1992_09_september_yanks

The following appears in a US legal database: “”My name is Barry Krusch, and I am president of an organisation called Americans for a Constitutional Convention. üWhy We Need an New Constitution@ was written to provide a summary of the defects and obsolescences of the Constitution. This essay is the product of over six months’ extensive research, involving the analysis of dozens of books, law review articles, historical documents, debates printed in the Congressional Record, and newspaper clippings. The essay itself took over 200 hours to write, and is the most compact and complete document of its kind this author has yet seen.”

Barry is obviously very impressed with his own essay.

Essentially, the essay points to a military-industrial complex in the US that corrupts members of the House of Representatives by pork-barrelling and blackmail. The essay itself is less impressive than by the fact its author wrote it and put on a public database.

The database, the Legal Forum in the Compuserve, is a delightful explosion of all the things we know, love and detest about the American legal system.

Barry’s essay was just one of the gems.

Anyone with a computer and modem can log in at $18 an hour (payable by giving your credit card number). The phone call is a local one. Information about the service can be obtained on 008 023158.

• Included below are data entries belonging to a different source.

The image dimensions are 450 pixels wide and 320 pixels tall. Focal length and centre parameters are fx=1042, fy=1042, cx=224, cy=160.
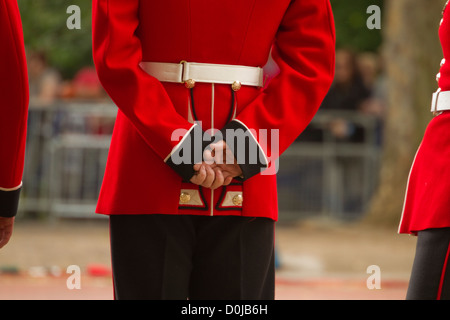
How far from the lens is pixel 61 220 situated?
1273cm

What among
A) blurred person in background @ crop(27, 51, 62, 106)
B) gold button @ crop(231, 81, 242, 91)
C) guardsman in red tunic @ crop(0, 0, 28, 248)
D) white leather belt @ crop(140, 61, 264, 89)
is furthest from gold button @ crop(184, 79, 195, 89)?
blurred person in background @ crop(27, 51, 62, 106)

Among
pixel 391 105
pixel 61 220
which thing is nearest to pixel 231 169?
pixel 61 220

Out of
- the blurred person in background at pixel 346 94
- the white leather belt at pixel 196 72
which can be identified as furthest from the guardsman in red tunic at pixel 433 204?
the blurred person in background at pixel 346 94

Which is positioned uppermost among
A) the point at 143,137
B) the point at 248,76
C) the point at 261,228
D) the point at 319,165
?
the point at 319,165

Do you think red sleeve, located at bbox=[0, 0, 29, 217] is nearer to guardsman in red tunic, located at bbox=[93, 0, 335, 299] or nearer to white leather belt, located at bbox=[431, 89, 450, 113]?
guardsman in red tunic, located at bbox=[93, 0, 335, 299]

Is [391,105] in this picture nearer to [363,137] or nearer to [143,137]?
[363,137]

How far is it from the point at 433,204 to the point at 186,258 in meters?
0.91

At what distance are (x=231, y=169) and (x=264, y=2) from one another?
23.1 inches

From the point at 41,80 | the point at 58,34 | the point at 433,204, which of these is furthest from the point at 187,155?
the point at 58,34

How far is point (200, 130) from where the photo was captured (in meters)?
3.40

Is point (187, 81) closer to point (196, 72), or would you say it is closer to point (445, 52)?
point (196, 72)

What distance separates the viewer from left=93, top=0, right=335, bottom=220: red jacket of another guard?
338cm
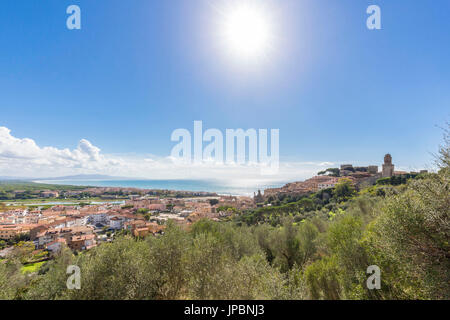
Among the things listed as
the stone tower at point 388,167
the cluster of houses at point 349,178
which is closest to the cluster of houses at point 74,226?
the cluster of houses at point 349,178

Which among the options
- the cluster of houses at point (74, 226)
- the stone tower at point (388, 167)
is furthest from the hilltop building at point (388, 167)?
the cluster of houses at point (74, 226)

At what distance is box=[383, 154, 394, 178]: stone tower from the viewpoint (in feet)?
177

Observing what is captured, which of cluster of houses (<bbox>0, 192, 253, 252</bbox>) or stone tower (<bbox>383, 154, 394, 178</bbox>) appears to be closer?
cluster of houses (<bbox>0, 192, 253, 252</bbox>)

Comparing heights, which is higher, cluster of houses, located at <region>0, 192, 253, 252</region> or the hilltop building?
the hilltop building

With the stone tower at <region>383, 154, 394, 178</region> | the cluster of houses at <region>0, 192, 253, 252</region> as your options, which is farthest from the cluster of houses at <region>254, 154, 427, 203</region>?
the cluster of houses at <region>0, 192, 253, 252</region>

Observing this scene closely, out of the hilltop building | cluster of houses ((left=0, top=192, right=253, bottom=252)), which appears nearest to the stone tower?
the hilltop building

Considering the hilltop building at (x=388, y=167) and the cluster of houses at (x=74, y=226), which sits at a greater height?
the hilltop building at (x=388, y=167)

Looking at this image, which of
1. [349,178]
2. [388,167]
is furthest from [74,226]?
[388,167]

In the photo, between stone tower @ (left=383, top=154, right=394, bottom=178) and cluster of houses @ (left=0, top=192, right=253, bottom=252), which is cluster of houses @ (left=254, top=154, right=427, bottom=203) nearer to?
stone tower @ (left=383, top=154, right=394, bottom=178)

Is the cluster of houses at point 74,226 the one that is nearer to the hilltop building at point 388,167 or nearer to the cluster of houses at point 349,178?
the cluster of houses at point 349,178

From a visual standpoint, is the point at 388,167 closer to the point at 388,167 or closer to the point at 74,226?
the point at 388,167

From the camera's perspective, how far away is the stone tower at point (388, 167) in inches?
2128

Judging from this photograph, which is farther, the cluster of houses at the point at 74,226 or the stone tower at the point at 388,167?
the stone tower at the point at 388,167
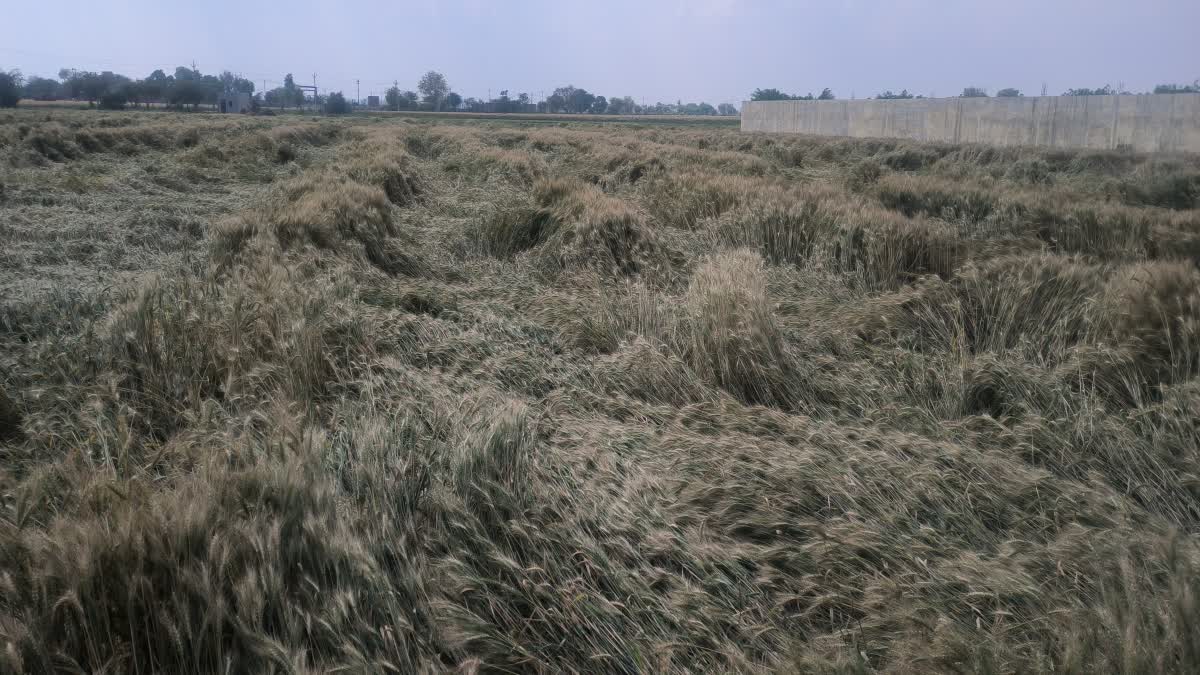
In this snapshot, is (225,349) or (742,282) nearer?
(225,349)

It has an immense number of databases of every topic under the sun: medical, boating, fishing, UK papers, biorhythms and so on. Much of it is rubbish because users can put in what they like and send messages to each other. But there is an extraordinary amount of useful material, including US Supreme Court judgments in the legal forum. None of this is very new; it is a continuation of information overload.

It is great fun. I saw an explosion of electronic mail after someone sought some advice on how to get out of jury service. Most of the legal forum members are attorneys of one sort or another. Typically they supported doing jury service but would defend to bottom of the client’s bank account his right to get out of serving on one.

Someone had drafted a Bill of Responsibilities to counter the Bill of Rights. It was all very serious stuff. Free speech was countered with a responsibility not to denigrate others’ beliefs. The right to bear arms drew a responsibility not to carry sub-machineguns through suburban shopping centres and so one.

Another article explained that America does not have too many lawyers. In fact it has fewer per head than Japan. I have downloaded this for fodder for a later column. Compuserve lets the user download material (usually in a compacted form) into the user’s computer.

The service lets you answer back. In computer speak it is “”interactive”. I could, for example, dump last week’s scintillatingly learned article on the ACT judiciary into the database so the million or so (mainly US subscribers) who are interested in such things could read and comment on it, just like Barry’s essay on the Constitution.

That is one of the drawbacks with Compuserve. The US has more modems and computers than any nation on earth. So it has more Compuserve subscribers. The market-driven cultural imperialism of the US will inevitably spread into the computer database medium. Because it has som many users, it is cheaper than purely Australian databases. The Australian legal database is four times the cost per hour, for example. It is also harder to use.

Two elements of the cultural imperialism will not go astray in Australia. It will raise the quantity if not the quality of debate, not just in legal matters, but across all fields.

Secondly, the freedom of expression allowed technically by such a service will inevitably translate into a practical freedom. People will say what they like about the people in power. Inevitably, the defamation law will not be able to keep up. There may be one or two cases, but they will not have the intended suppressing effect that defamation actions have on media outlets in Australia.

People love to talk, especially about other people. And they use hearsay, opinion and bias all the time. They are unstoppable: a glance through the electronic mail in Compuserve is testimony to that.